Excerpt from a dataset:
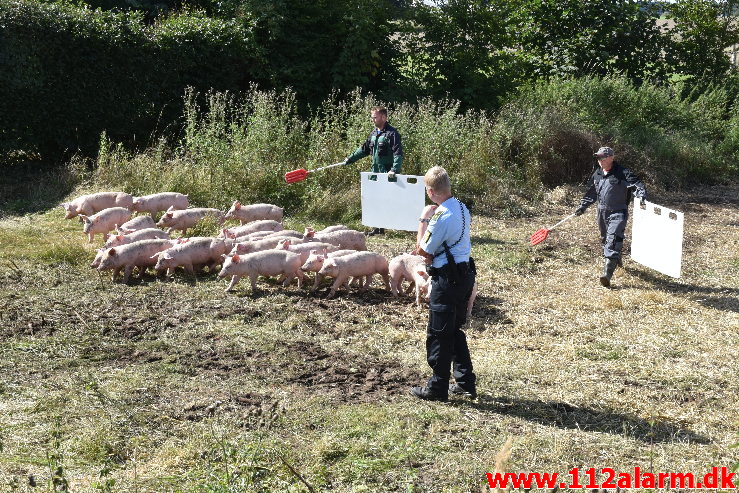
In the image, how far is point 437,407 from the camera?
235 inches

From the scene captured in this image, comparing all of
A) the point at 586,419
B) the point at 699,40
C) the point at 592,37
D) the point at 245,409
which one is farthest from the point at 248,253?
the point at 699,40

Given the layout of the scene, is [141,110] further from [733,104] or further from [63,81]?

## [Directions]
Set down every line of the listing above word for word, omitting the pictures.

## [Solution]
In the image, how far is point 437,407 from the camera?
235 inches

From the scene captured in this image, comparing all of
A) the point at 586,419
B) the point at 699,40
C) the point at 592,37
D) the point at 245,409
which one is farthest from the point at 248,253?
the point at 699,40

Given the layout of the scene, is [141,110] further from [733,104] or further from [63,81]?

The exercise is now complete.